Nicht jeder hat so viel Glück. Drei Bewohner werden die nächsten Tage in einem Hotel leben müssen, berichtet Petra Musielak vom Delmenhorster Ordnungsamt. „Alle anderen können bei Freunden und Bekannten übernachten.“

Einsatzleiter Thomas Simon fühlte sich zuerst an den Großbrand an der Bremer Straße in Heidkrug erinnert, als die Meldung „Dachstuhlbrand“ bei der Delmenhorster Berufsfeuerwehr auflief. Damals waren rund 100 Menschen obdachlos geworden. Die Berufsfeuerwehr rückte mit ihrem Löschzug aus, unterstützt wurde sie von den freiwilligen Ortsfeuerwehren Delmenhorst-Stadt, Hasbergen und Süd. Aufgrund des frühzeitigen Eintreffens der Einsatzkräfte blieb das Feuer auf das Dachgeschoss beschränkt.
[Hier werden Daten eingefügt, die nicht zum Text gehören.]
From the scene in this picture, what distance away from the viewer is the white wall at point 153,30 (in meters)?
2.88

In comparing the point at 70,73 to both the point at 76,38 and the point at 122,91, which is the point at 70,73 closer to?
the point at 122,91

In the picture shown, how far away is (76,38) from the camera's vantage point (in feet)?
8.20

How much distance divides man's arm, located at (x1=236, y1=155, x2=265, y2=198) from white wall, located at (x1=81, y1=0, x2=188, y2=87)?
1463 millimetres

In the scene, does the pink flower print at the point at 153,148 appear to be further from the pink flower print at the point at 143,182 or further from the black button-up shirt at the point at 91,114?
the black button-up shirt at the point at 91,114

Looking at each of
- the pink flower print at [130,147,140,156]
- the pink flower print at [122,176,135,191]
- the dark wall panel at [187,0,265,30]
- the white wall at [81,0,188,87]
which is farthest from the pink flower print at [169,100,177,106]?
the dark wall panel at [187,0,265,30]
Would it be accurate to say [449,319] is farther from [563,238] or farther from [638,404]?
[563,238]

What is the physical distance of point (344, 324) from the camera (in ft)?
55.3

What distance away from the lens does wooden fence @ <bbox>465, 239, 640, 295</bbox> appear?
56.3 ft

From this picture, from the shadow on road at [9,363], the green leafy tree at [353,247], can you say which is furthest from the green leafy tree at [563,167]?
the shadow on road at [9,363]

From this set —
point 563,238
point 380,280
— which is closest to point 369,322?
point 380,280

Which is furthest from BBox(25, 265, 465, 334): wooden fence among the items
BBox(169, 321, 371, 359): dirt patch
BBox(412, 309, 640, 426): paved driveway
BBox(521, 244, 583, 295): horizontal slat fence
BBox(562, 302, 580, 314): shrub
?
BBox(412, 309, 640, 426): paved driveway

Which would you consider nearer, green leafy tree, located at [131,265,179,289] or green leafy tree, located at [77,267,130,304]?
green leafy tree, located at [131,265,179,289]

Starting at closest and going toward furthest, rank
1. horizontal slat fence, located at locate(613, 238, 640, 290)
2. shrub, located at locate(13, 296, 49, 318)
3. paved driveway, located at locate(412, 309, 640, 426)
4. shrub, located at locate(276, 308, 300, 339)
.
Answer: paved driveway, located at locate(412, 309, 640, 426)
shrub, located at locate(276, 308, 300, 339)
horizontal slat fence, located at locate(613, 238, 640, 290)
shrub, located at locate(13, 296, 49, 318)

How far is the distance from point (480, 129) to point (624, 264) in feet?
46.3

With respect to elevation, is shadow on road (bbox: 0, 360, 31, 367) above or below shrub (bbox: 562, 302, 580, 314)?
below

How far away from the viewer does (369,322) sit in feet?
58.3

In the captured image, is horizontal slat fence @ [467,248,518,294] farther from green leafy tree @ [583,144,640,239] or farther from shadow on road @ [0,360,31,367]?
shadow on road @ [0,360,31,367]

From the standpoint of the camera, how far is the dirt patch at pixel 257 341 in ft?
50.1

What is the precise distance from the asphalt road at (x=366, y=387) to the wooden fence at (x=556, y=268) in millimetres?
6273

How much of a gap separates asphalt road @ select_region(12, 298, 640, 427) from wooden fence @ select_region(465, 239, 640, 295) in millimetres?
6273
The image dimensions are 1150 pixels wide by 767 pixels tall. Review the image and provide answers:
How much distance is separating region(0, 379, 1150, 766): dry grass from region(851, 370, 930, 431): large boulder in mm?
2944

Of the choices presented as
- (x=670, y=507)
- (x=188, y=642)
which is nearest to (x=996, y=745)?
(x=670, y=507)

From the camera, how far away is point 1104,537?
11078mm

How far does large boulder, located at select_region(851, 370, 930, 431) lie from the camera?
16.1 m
Insgesamt waren 120 Feuerwehrleute und sieben Rettungseinheiten im Einsatz.

„Wichtig ist, das die Leute jetzt eine Bleibe haben“, sagt Heinz Schuster von der Polizei. Am Montag würden sich das Ordnungsamt und die GSG gemeinsam darum kümmern, dass die Mieter in anderen Wohnungen untergebracht werden können.